Zwischen Autonomie und Fürsorge
Die Selbstbestimmung der Bewohnerinnen und Bewohner gilt auch im Pflegezentrum als wichtiges Prinzip. Die Mitarbeitenden begegnen jedoch täglich Situationen, wo das Prinzip der Autonomie mit anderen Prinzipien in Konflikt gerät. Wie Monika Paprotny aus der Praxis weiss, stehen Mitarbeitende, und nicht allein jene der Pflege, ganz häufig vor dem Dilemma zwischen Autonomie und Fürsorge. Wenn ein Bewohner zum Beispiel die Einnahme eines wichtigen Medikaments verweigert, muss dies im Sinn der Selbstbestimmung meist akzeptiert werden. Was geschieht aber in der gleichen Situation, wenn die Urteilskraft des Bewohners eingeschränkt ist? Oder was geschieht, wenn jemand das Essen verweigert? Gibt es Grenzen der Selbstbestimmung, wenn jemand sich selbst gefährdet? Wie viel Fürsorge braucht ein Mensch in einer bestimmten Situation? Und wie könnte diese aussehen, unter Wahrung seiner Würde? Bei Menschen mit einer Demenz geht man oft von einer Teilautonomie aus, so dass jemand zwar sagt, welchen Pullover er anzieht, aber nicht mehr autonom über seine Therapien entscheiden kann. Da ist die Zusammenarbeit mit den Angehörigen oder dem Beistand wichtig, um sinnvolle Entscheidungen zu treffen.
Vier Grundsätze
Die Auseinandersetzung mit Ethik räumt solche widersprüchlichen und meist anspruchsvollen Fragen nicht aus dem Weg. Doch sie schafft Voraussetzungen, um schwierige Situationen bewusst anzugehen und klare Entscheide zu treffen. Vier ethische Grundsätze leiten die Entscheidungsfindung: Das Prinzip der Autonomie, das des Nicht-Schadens, das Prinzip der Fürsorge und das der Gerechtigkeit. Wichtige Entscheidungen werden wo immer möglich im Behandlungsteam gefällt und dann vom ganzen Team getragen und umgesetzt. An ethischen Fallbesprechungen berät ein interdisziplinäres Team aus Arztdienst, Therapeuten, Pflege und bei Bedarf weiteren Diensten im Austausch mit der Bewohnerin, dem Bewohner und Angehörigen, wie bestimmte Fragen entschieden werden. Und es ist gut, wenn eine Patientenverfügung vorliegt, die den Willen der Betroffenen in Fragen wie Schmerzbekämpfung, lebensverlängernde Massnahmen, Spitaleinweisung usw. festhält.

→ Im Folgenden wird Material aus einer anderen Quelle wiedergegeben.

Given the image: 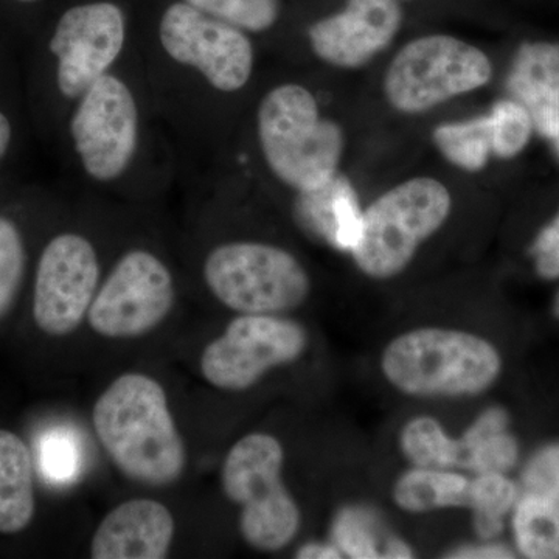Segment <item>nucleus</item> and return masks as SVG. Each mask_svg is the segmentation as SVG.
Here are the masks:
<instances>
[{
	"instance_id": "f257e3e1",
	"label": "nucleus",
	"mask_w": 559,
	"mask_h": 559,
	"mask_svg": "<svg viewBox=\"0 0 559 559\" xmlns=\"http://www.w3.org/2000/svg\"><path fill=\"white\" fill-rule=\"evenodd\" d=\"M92 425L112 465L145 487L176 484L189 465L167 392L143 373L116 378L95 401Z\"/></svg>"
},
{
	"instance_id": "f03ea898",
	"label": "nucleus",
	"mask_w": 559,
	"mask_h": 559,
	"mask_svg": "<svg viewBox=\"0 0 559 559\" xmlns=\"http://www.w3.org/2000/svg\"><path fill=\"white\" fill-rule=\"evenodd\" d=\"M380 367L393 389L414 399H471L502 377L500 349L487 337L447 326L401 333L382 349Z\"/></svg>"
},
{
	"instance_id": "7ed1b4c3",
	"label": "nucleus",
	"mask_w": 559,
	"mask_h": 559,
	"mask_svg": "<svg viewBox=\"0 0 559 559\" xmlns=\"http://www.w3.org/2000/svg\"><path fill=\"white\" fill-rule=\"evenodd\" d=\"M257 130L267 167L283 183L310 193L337 175L344 131L322 119L318 100L300 84H282L264 95Z\"/></svg>"
},
{
	"instance_id": "20e7f679",
	"label": "nucleus",
	"mask_w": 559,
	"mask_h": 559,
	"mask_svg": "<svg viewBox=\"0 0 559 559\" xmlns=\"http://www.w3.org/2000/svg\"><path fill=\"white\" fill-rule=\"evenodd\" d=\"M285 450L277 437L250 432L227 452L221 488L240 507V533L253 550L275 554L299 535L301 511L283 480Z\"/></svg>"
},
{
	"instance_id": "39448f33",
	"label": "nucleus",
	"mask_w": 559,
	"mask_h": 559,
	"mask_svg": "<svg viewBox=\"0 0 559 559\" xmlns=\"http://www.w3.org/2000/svg\"><path fill=\"white\" fill-rule=\"evenodd\" d=\"M450 190L433 178H414L385 191L364 210L349 250L367 277L390 280L409 266L419 246L450 218Z\"/></svg>"
},
{
	"instance_id": "423d86ee",
	"label": "nucleus",
	"mask_w": 559,
	"mask_h": 559,
	"mask_svg": "<svg viewBox=\"0 0 559 559\" xmlns=\"http://www.w3.org/2000/svg\"><path fill=\"white\" fill-rule=\"evenodd\" d=\"M210 293L238 314H285L311 294V278L289 250L231 241L210 250L202 267Z\"/></svg>"
},
{
	"instance_id": "0eeeda50",
	"label": "nucleus",
	"mask_w": 559,
	"mask_h": 559,
	"mask_svg": "<svg viewBox=\"0 0 559 559\" xmlns=\"http://www.w3.org/2000/svg\"><path fill=\"white\" fill-rule=\"evenodd\" d=\"M492 64L479 47L451 35L421 36L390 62L384 94L404 114H421L487 86Z\"/></svg>"
},
{
	"instance_id": "6e6552de",
	"label": "nucleus",
	"mask_w": 559,
	"mask_h": 559,
	"mask_svg": "<svg viewBox=\"0 0 559 559\" xmlns=\"http://www.w3.org/2000/svg\"><path fill=\"white\" fill-rule=\"evenodd\" d=\"M310 334L283 314H240L202 349L200 370L212 388L246 392L270 371L304 358Z\"/></svg>"
},
{
	"instance_id": "1a4fd4ad",
	"label": "nucleus",
	"mask_w": 559,
	"mask_h": 559,
	"mask_svg": "<svg viewBox=\"0 0 559 559\" xmlns=\"http://www.w3.org/2000/svg\"><path fill=\"white\" fill-rule=\"evenodd\" d=\"M175 301L167 264L148 250L134 249L117 261L95 294L87 322L106 340H138L165 322Z\"/></svg>"
},
{
	"instance_id": "9d476101",
	"label": "nucleus",
	"mask_w": 559,
	"mask_h": 559,
	"mask_svg": "<svg viewBox=\"0 0 559 559\" xmlns=\"http://www.w3.org/2000/svg\"><path fill=\"white\" fill-rule=\"evenodd\" d=\"M159 39L168 57L198 70L221 92L240 91L252 76L255 55L249 33L182 0L162 10Z\"/></svg>"
},
{
	"instance_id": "9b49d317",
	"label": "nucleus",
	"mask_w": 559,
	"mask_h": 559,
	"mask_svg": "<svg viewBox=\"0 0 559 559\" xmlns=\"http://www.w3.org/2000/svg\"><path fill=\"white\" fill-rule=\"evenodd\" d=\"M84 171L112 182L128 170L139 140V110L128 84L106 73L84 92L70 120Z\"/></svg>"
},
{
	"instance_id": "f8f14e48",
	"label": "nucleus",
	"mask_w": 559,
	"mask_h": 559,
	"mask_svg": "<svg viewBox=\"0 0 559 559\" xmlns=\"http://www.w3.org/2000/svg\"><path fill=\"white\" fill-rule=\"evenodd\" d=\"M128 17L117 0H83L61 14L50 50L57 58V81L69 100H80L108 73L127 43Z\"/></svg>"
},
{
	"instance_id": "ddd939ff",
	"label": "nucleus",
	"mask_w": 559,
	"mask_h": 559,
	"mask_svg": "<svg viewBox=\"0 0 559 559\" xmlns=\"http://www.w3.org/2000/svg\"><path fill=\"white\" fill-rule=\"evenodd\" d=\"M100 280L97 250L80 234L58 235L40 253L33 293V319L44 334L64 337L75 333Z\"/></svg>"
},
{
	"instance_id": "4468645a",
	"label": "nucleus",
	"mask_w": 559,
	"mask_h": 559,
	"mask_svg": "<svg viewBox=\"0 0 559 559\" xmlns=\"http://www.w3.org/2000/svg\"><path fill=\"white\" fill-rule=\"evenodd\" d=\"M404 9L400 0H342L340 9L311 22V49L334 68H362L399 36Z\"/></svg>"
},
{
	"instance_id": "2eb2a0df",
	"label": "nucleus",
	"mask_w": 559,
	"mask_h": 559,
	"mask_svg": "<svg viewBox=\"0 0 559 559\" xmlns=\"http://www.w3.org/2000/svg\"><path fill=\"white\" fill-rule=\"evenodd\" d=\"M510 525L520 557L559 559V439L525 459Z\"/></svg>"
},
{
	"instance_id": "dca6fc26",
	"label": "nucleus",
	"mask_w": 559,
	"mask_h": 559,
	"mask_svg": "<svg viewBox=\"0 0 559 559\" xmlns=\"http://www.w3.org/2000/svg\"><path fill=\"white\" fill-rule=\"evenodd\" d=\"M175 533V516L159 500H124L95 530L91 558L164 559L171 549Z\"/></svg>"
},
{
	"instance_id": "f3484780",
	"label": "nucleus",
	"mask_w": 559,
	"mask_h": 559,
	"mask_svg": "<svg viewBox=\"0 0 559 559\" xmlns=\"http://www.w3.org/2000/svg\"><path fill=\"white\" fill-rule=\"evenodd\" d=\"M507 87L543 138L559 140V43L525 40L518 47Z\"/></svg>"
},
{
	"instance_id": "a211bd4d",
	"label": "nucleus",
	"mask_w": 559,
	"mask_h": 559,
	"mask_svg": "<svg viewBox=\"0 0 559 559\" xmlns=\"http://www.w3.org/2000/svg\"><path fill=\"white\" fill-rule=\"evenodd\" d=\"M36 513L32 452L11 430L0 429V535H16Z\"/></svg>"
},
{
	"instance_id": "6ab92c4d",
	"label": "nucleus",
	"mask_w": 559,
	"mask_h": 559,
	"mask_svg": "<svg viewBox=\"0 0 559 559\" xmlns=\"http://www.w3.org/2000/svg\"><path fill=\"white\" fill-rule=\"evenodd\" d=\"M511 414L503 406H489L477 415L459 437L462 443V469L477 474H510L520 465L521 441L511 432Z\"/></svg>"
},
{
	"instance_id": "aec40b11",
	"label": "nucleus",
	"mask_w": 559,
	"mask_h": 559,
	"mask_svg": "<svg viewBox=\"0 0 559 559\" xmlns=\"http://www.w3.org/2000/svg\"><path fill=\"white\" fill-rule=\"evenodd\" d=\"M471 480L457 469L412 466L393 484L392 499L401 511L409 514L468 509Z\"/></svg>"
},
{
	"instance_id": "412c9836",
	"label": "nucleus",
	"mask_w": 559,
	"mask_h": 559,
	"mask_svg": "<svg viewBox=\"0 0 559 559\" xmlns=\"http://www.w3.org/2000/svg\"><path fill=\"white\" fill-rule=\"evenodd\" d=\"M400 450L412 466L462 468L463 451L459 437H452L432 415H417L403 426Z\"/></svg>"
},
{
	"instance_id": "4be33fe9",
	"label": "nucleus",
	"mask_w": 559,
	"mask_h": 559,
	"mask_svg": "<svg viewBox=\"0 0 559 559\" xmlns=\"http://www.w3.org/2000/svg\"><path fill=\"white\" fill-rule=\"evenodd\" d=\"M518 499V480L510 474H477L471 480L468 509L479 540H498L510 520Z\"/></svg>"
},
{
	"instance_id": "5701e85b",
	"label": "nucleus",
	"mask_w": 559,
	"mask_h": 559,
	"mask_svg": "<svg viewBox=\"0 0 559 559\" xmlns=\"http://www.w3.org/2000/svg\"><path fill=\"white\" fill-rule=\"evenodd\" d=\"M433 143L444 159L455 167L469 173L480 171L492 156L491 120L487 114L440 124L433 130Z\"/></svg>"
},
{
	"instance_id": "b1692460",
	"label": "nucleus",
	"mask_w": 559,
	"mask_h": 559,
	"mask_svg": "<svg viewBox=\"0 0 559 559\" xmlns=\"http://www.w3.org/2000/svg\"><path fill=\"white\" fill-rule=\"evenodd\" d=\"M193 9L246 33L270 32L282 20L283 0H182Z\"/></svg>"
},
{
	"instance_id": "393cba45",
	"label": "nucleus",
	"mask_w": 559,
	"mask_h": 559,
	"mask_svg": "<svg viewBox=\"0 0 559 559\" xmlns=\"http://www.w3.org/2000/svg\"><path fill=\"white\" fill-rule=\"evenodd\" d=\"M492 130V156L509 160L527 148L535 132L528 110L513 100H500L488 114Z\"/></svg>"
},
{
	"instance_id": "a878e982",
	"label": "nucleus",
	"mask_w": 559,
	"mask_h": 559,
	"mask_svg": "<svg viewBox=\"0 0 559 559\" xmlns=\"http://www.w3.org/2000/svg\"><path fill=\"white\" fill-rule=\"evenodd\" d=\"M371 527L373 520L366 511L345 507L334 516L331 543L344 558H384L382 540Z\"/></svg>"
},
{
	"instance_id": "bb28decb",
	"label": "nucleus",
	"mask_w": 559,
	"mask_h": 559,
	"mask_svg": "<svg viewBox=\"0 0 559 559\" xmlns=\"http://www.w3.org/2000/svg\"><path fill=\"white\" fill-rule=\"evenodd\" d=\"M24 238L16 224L0 216V320L13 308L25 274Z\"/></svg>"
},
{
	"instance_id": "cd10ccee",
	"label": "nucleus",
	"mask_w": 559,
	"mask_h": 559,
	"mask_svg": "<svg viewBox=\"0 0 559 559\" xmlns=\"http://www.w3.org/2000/svg\"><path fill=\"white\" fill-rule=\"evenodd\" d=\"M79 450L75 441L64 433L47 436L40 447V465L51 480L72 479L79 469Z\"/></svg>"
},
{
	"instance_id": "c85d7f7f",
	"label": "nucleus",
	"mask_w": 559,
	"mask_h": 559,
	"mask_svg": "<svg viewBox=\"0 0 559 559\" xmlns=\"http://www.w3.org/2000/svg\"><path fill=\"white\" fill-rule=\"evenodd\" d=\"M533 271L544 282L559 280V210L533 238L528 248Z\"/></svg>"
},
{
	"instance_id": "c756f323",
	"label": "nucleus",
	"mask_w": 559,
	"mask_h": 559,
	"mask_svg": "<svg viewBox=\"0 0 559 559\" xmlns=\"http://www.w3.org/2000/svg\"><path fill=\"white\" fill-rule=\"evenodd\" d=\"M452 559H511L518 558V551L498 543V540H480L477 544H466V546L455 547L444 555Z\"/></svg>"
},
{
	"instance_id": "7c9ffc66",
	"label": "nucleus",
	"mask_w": 559,
	"mask_h": 559,
	"mask_svg": "<svg viewBox=\"0 0 559 559\" xmlns=\"http://www.w3.org/2000/svg\"><path fill=\"white\" fill-rule=\"evenodd\" d=\"M296 558L300 559H341L342 554L333 543H319V540H312V543L304 544L299 550H297Z\"/></svg>"
},
{
	"instance_id": "2f4dec72",
	"label": "nucleus",
	"mask_w": 559,
	"mask_h": 559,
	"mask_svg": "<svg viewBox=\"0 0 559 559\" xmlns=\"http://www.w3.org/2000/svg\"><path fill=\"white\" fill-rule=\"evenodd\" d=\"M11 142V124L5 114L0 112V162L5 157L7 151L10 148Z\"/></svg>"
},
{
	"instance_id": "473e14b6",
	"label": "nucleus",
	"mask_w": 559,
	"mask_h": 559,
	"mask_svg": "<svg viewBox=\"0 0 559 559\" xmlns=\"http://www.w3.org/2000/svg\"><path fill=\"white\" fill-rule=\"evenodd\" d=\"M551 314H554V318L559 322V289L557 294H555L554 301H551Z\"/></svg>"
},
{
	"instance_id": "72a5a7b5",
	"label": "nucleus",
	"mask_w": 559,
	"mask_h": 559,
	"mask_svg": "<svg viewBox=\"0 0 559 559\" xmlns=\"http://www.w3.org/2000/svg\"><path fill=\"white\" fill-rule=\"evenodd\" d=\"M17 2H21V3H35V2H40V0H17Z\"/></svg>"
},
{
	"instance_id": "f704fd0d",
	"label": "nucleus",
	"mask_w": 559,
	"mask_h": 559,
	"mask_svg": "<svg viewBox=\"0 0 559 559\" xmlns=\"http://www.w3.org/2000/svg\"><path fill=\"white\" fill-rule=\"evenodd\" d=\"M401 3H403L404 7H406V3L417 2V0H400Z\"/></svg>"
}]
</instances>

Ethikforum, Ethikkommission, Ethik Café
Um das Bewusstsein für ethische Fragen bei den Mitarbeitenden zu schärfen, finden im Pflegezentrum Käferberg spezielle Veranstaltungen statt: Ethikbeauftragte aller Bereiche tragen als Ansprechpersonen ethische Fragen aus dem Arbeitsalltag zusammen. Sie bearbeiten die Themen im Ethikforum und diskutieren Lösungsvorschläge, die sie der Ethikkommission als Fallvignette zur weiteren Bearbeitung vorlegen. Und sie wählen Themen fürs Ethik-Café aus, wo diese von Mitarbeitenden aller Bereiche unter kundiger Leitung der Ethikbeauftragten und eines Philosophen diskutiert werden. Wichtige übergeordnete Themen und Erkenntnisse werden in Fallvignetten festgehalten, die jederzeit eingesehen und als Handlungsrichtlinien für verwandte Situationen beigezogen werden können. Wie die Praxis zeigt, sind die Ethik-Cafés gut besucht und lebendig. Sie entsprechen einem Bedürfnis der Mitarbeitenden, die eine bewohnergerechte Betreuung anstreben. Und die Bewohnerinnen, Bewohner und Angehörigen können darauf zählen, dass sie mit ihren Fragen und Anliegen im Haus offenen Ohren begegnen.